Ketua Bawaslu RI Rahmat Bagja menilai, beban dana kampanye dan biaya kontestasi telah menjadi “olahraga ekstrem” yang tak semua kandidat mampu mengikutinya. Dalam praktiknya, kampanye di media elektronik justru berubah dari sarana edukasi politik menjadi arena adu tebal dompet.
“Pasca Pemilu dan Pilkada 2024, kami melihat ada persoalan serius terkait pembiayaan politik. Bebannya terlalu berat bagi calon,” ujar Bagja, Minggu (21/12/2025), sebagaimana dilansir Wawai News.
Bagja menangkap apa yang ia sebut sebagai “kebatinan politisi” sebuah istilah halus untuk menggambarkan kegelisahan para kandidat yang sadar bahwa menang pemilu kini bukan soal gagasan, tapi soal anggaran.
Dari situ, muncul dorongan agar pembiayaan politik ke depan dibuat lebih efisien, atau setidaknya lebih manusiawi bagi dompet para calon.
“Pengaturan ke depan tentu diserahkan kepada pemerintah dan DPR. Namun kami akan mengusulkan beberapa hal untuk memperbaiki aturan kampanye,” kata Bagja.
Menurutnya, perkembangan teknologi dan perilaku pemilih saat ini sebenarnya membuka banyak alternatif kampanye yang lebih murah, tanpa harus membakar anggaran lewat iklan televisi atau radio yang tarifnya kerap membuat bendahara tim kampanye sulit tidur.
“Misalnya kampanye di media elektronik selama 21 hari, itu sudah tidak relevan lagi.

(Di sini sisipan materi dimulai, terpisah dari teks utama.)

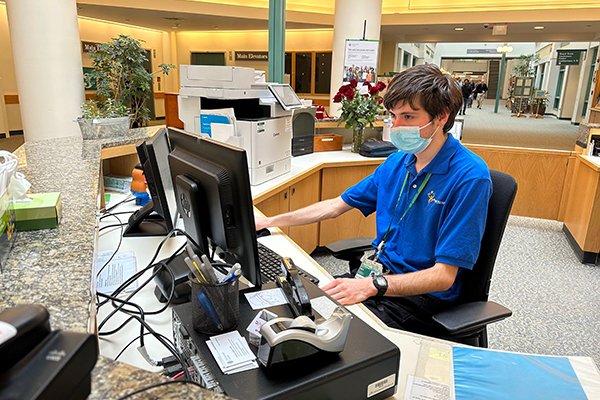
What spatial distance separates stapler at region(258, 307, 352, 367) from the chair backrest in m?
0.79

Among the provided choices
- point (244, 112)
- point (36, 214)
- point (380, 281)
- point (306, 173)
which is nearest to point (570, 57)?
point (306, 173)

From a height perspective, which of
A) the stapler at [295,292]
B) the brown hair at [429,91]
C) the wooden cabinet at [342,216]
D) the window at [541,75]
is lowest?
the wooden cabinet at [342,216]

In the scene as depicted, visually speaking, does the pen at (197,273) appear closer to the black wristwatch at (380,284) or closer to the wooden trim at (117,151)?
the black wristwatch at (380,284)

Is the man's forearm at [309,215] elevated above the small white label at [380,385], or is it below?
above

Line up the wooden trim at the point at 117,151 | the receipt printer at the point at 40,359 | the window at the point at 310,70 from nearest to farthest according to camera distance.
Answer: the receipt printer at the point at 40,359
the wooden trim at the point at 117,151
the window at the point at 310,70

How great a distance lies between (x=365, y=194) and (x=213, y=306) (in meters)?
1.07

Apalagi dengan alasan pembatasan akses keuangan.
Faktanya, memang tidak semua punya akses terhadap keuangan-keuangan itu,” ujar Bagja, menyiratkan bahwa demokrasi seharusnya tidak hanya ramah bagi kandidat bermodal besar.
Di balik usulan tersebut, Bawaslu juga menegaskan pentingnya pengawasan dana kampanye. Sebab, di tengah mahalnya biaya politik, pengawasan bukan lagi sekadar formalitas laporan, melainkan benteng terakhir agar pemilu tidak sepenuhnya berubah menjadi kompetisi siapa paling kuat secara finansial.
“Oleh sebab itu, pengawasan dana kampanye juga penting untuk dinilai,” tegas Anggota Bawaslu RI dua periode itu.
Usulan ini pun berpotensi memantik perdebatan panjang. Di satu sisi, penghapusan kampanye di media elektronik bisa memangkas ongkos politik.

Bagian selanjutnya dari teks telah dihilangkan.